··· Extract ···

Chef Jan Van Haute's anchovy-butter-smeared salmon. (Joe Yonan/The Washington Post)

For its annual gala last year, Cultural Tourism DC tried something new to help build interest in its popular annual Passport DC event: a little cooking battle to celebrate the cooking talents of Washington's embassy chefs. Four chefs made hors d'oeuvres that showcased his or her nation's cuisine, and hundred of guests and a panel of "celebrity" judges (I use the quote marks because I was one of them) tasted and voted. Nazha Karaoui, the charming chef from the Moroccan embassy, took both the judges' and people's choice prizes.


Chef Nazha Kasraoui of Morocco prepares whole salmon with charmoula. (Joe Yonan/The Washington Post)

This year, she has some stiff competition. Three times as many embassy chefs are taking part, and the nonprofit added a warm-up competition that took place yesterday, pitting the chefs against one another in true "Iron Chef" style. Six Seven of the 12 11 gathered at Occasions Caterers in Northeast Washington for Challenge Sweden: cooking salmon and using a basket of surprise ingredients drawn from Swedish cuisine. For two hours, they chopped, stirred, baked, smoked, roasted, pureed and foamed their way around the kitchen as I and two fellow judges (Sina Molavi, Occasions executive chef, and Swedish Embassy chef Martin Johansson) observed their work and then retreated to an office to start our tasting.

How well would they use the ingredients in each basket? (Salmon, mussels, elderflower liqueur, horseradish, bleak roe, sunchokes, potatoes, peas, anchovies, Vasterbotten cheese and more; extra points for using as many of those ingredients as possible.) The chefs were allowed to incorporate staples donated by Safeway and provided by Occasions, and could bring their own spices and stocks.

There were some fascinating differences. Karaoui, the defending champion, was the only one to work with the whole salmon, which she rubbed with a charmoula (sauce) and baked. Moist and flavorful. But wait: Would her own olives and capers count as spices or stocks?


Chef Francis Otoo of Ghana rices potatoes for his gnocchi. (Joe Yonan/The Washington Post)

···

### Explore the material
• 1. List every cooking action the article on the embassy chefs' competition says the chefs performed during the two hours in the kitchen.
• 2. Edit the article on the embassy chefs' competition by giving the stretch from "For its annual" through "charmoula. (Joe Yonan/The Washington Post)" again, with "gala" replaced by "benefit".

··· Given data ···

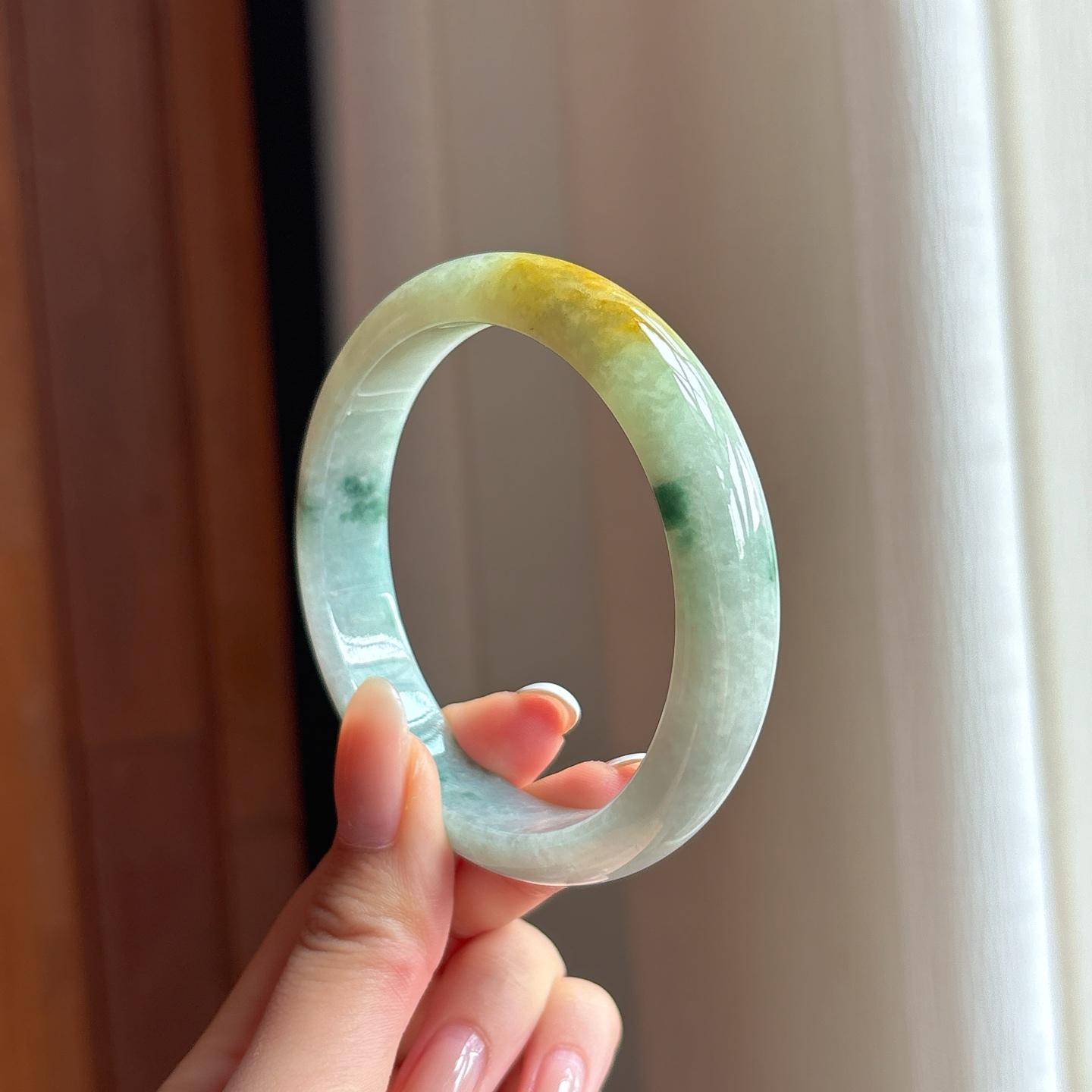 糯冰飘花翡翠平安镯（59.6mm)（yc396374）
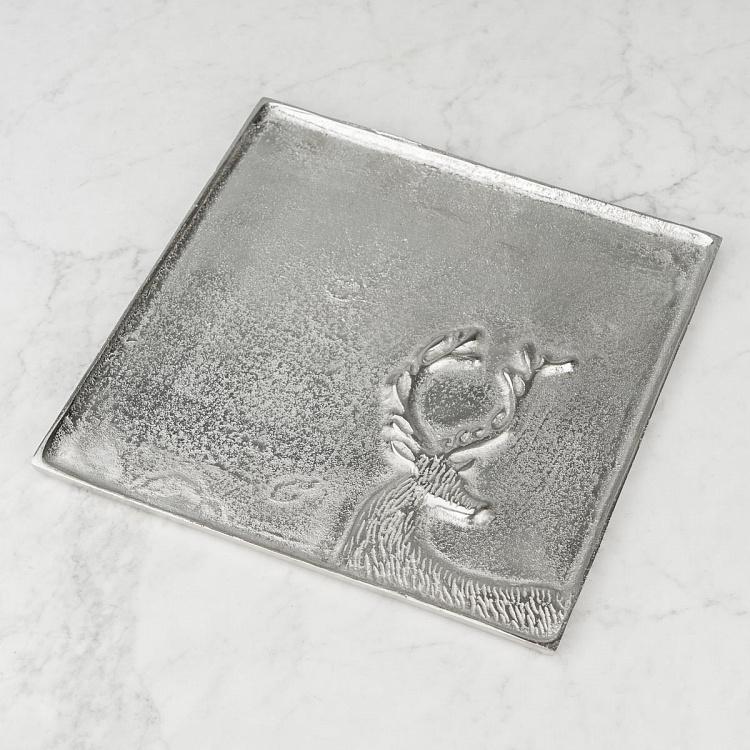 Квадратный поднос с оленем серебряного цвета Tray Reindeer Silver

···

### Solutions
• 1. chopped, stirred, baked, smoked, roasted, pureed, foamed

• 2.
For its annual benefit last year, Cultural Tourism DC tried something new to help build interest in its popular annual Passport DC event: a little cooking battle to celebrate the cooking talents of Washington's embassy chefs. Four chefs made hors d'oeuvres that showcased his or her nation's cuisine, and hundred of guests and a panel of "celebrity" judges (I use the quote marks because I was one of them) tasted and voted. Nazha Karaoui, the charming chef from the Moroccan embassy, took both the judges' and people's choice prizes.


Chef Nazha Kasraoui of Morocco prepares whole salmon with charmoula. (Joe Yonan/The Washington Post)